THREESCALE-11395 Improved secret watched-by logic #1030

carlkyrillos · 2024-11-05T18:42:00Z

Issue Link

What

This PR improves on the existing secret watched-by logic in a few ways:

Previously the secret labels on the APIManager CR followed this pattern: secret.apimanager.apps.3scale.net/{secret-UID: 'true', where the value was set to true regardless of whether the secret had the watched-by label. Now the value is set to false if the Secret doesn't have the watched-by label and true if the secret does have the watched-by label.
Previously the operator would annotate the apicast pod(s) with apimanager.apps.3scale.net/{secret-name}: '{secret-resourceVersion}' whenever a secret was referenced in the APIManager CR. Now the apicast pod(s) are only annotated if the referenced secret also has the watched-by label on it.

Written exercise: Resume the pull request description on the improved secret watched-by logic, starting right after its last sentence.

Given information:

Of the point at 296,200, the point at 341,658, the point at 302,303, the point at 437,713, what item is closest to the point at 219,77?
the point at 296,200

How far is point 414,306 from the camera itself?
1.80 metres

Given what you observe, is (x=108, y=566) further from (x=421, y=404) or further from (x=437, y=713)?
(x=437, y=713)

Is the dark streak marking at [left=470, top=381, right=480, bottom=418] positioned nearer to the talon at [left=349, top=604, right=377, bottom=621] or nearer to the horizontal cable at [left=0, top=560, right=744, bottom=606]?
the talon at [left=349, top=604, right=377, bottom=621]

Response below:
Previously, any and all changes to a watched secret would trigger the apicast deployment(s) to rollout a new pod(s) whose annotations contained the latest resourceVersion of the watched secret. Now the operator will only rollout new pods when there is a change to the secret's .data, i.e. changes to the watched secrets labels, annotations, etc. won't trigger a rollout even if though the secret's resourceVersion changed. This is accomplished through a new secret called hashed-secret-data that stores a hash of each watched secret's data using SHA256 encryption. Whenever the operator detects that a watched secret's resourceVersion has changed, it first takes a hash of the secret's current .data and if that matches the secret's entry in the hashed-secret-data secret, then the operator will ignore the change and prevent a rollout. If the .data has changed, the operator will update the apicast pod's annotations with the watched secret's latest resourceVersion which will trigger a rollout.

NOTE: This PR doesn't implement support to watch TLS or ACL secrets. Support to watch these secrets will be added in a followup PR once #1025 and #1026 are merged.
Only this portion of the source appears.